What the task requires:
Return every line of the records that contains the string "image". Case counts.

Input records:
/---

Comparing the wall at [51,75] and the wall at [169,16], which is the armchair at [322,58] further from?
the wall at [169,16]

\---
/---

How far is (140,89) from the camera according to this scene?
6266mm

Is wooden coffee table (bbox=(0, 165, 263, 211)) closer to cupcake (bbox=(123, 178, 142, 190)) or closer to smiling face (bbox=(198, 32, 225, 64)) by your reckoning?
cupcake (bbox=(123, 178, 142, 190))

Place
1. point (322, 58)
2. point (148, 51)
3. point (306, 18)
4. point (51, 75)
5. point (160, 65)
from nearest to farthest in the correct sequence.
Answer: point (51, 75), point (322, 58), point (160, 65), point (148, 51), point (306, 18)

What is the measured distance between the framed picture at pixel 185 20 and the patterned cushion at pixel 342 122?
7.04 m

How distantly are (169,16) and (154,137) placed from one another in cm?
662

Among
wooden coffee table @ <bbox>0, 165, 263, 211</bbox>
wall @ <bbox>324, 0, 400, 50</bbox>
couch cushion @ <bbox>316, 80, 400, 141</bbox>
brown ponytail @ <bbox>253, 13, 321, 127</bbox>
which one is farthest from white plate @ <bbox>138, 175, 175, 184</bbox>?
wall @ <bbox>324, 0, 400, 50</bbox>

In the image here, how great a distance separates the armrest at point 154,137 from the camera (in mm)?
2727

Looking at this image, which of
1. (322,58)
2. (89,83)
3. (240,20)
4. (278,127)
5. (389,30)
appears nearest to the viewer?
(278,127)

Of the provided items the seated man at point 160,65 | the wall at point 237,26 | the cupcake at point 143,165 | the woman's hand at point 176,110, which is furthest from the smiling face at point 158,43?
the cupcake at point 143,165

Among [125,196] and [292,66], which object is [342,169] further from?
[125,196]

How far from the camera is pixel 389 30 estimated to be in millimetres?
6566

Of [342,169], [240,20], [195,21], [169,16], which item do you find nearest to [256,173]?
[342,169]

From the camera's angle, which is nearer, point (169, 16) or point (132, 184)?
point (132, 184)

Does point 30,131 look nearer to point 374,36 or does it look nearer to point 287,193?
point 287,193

\---

Task result:
In the image here, how great a distance separates the armrest at point 154,137 from the camera (in mm)?
Looking at this image, which of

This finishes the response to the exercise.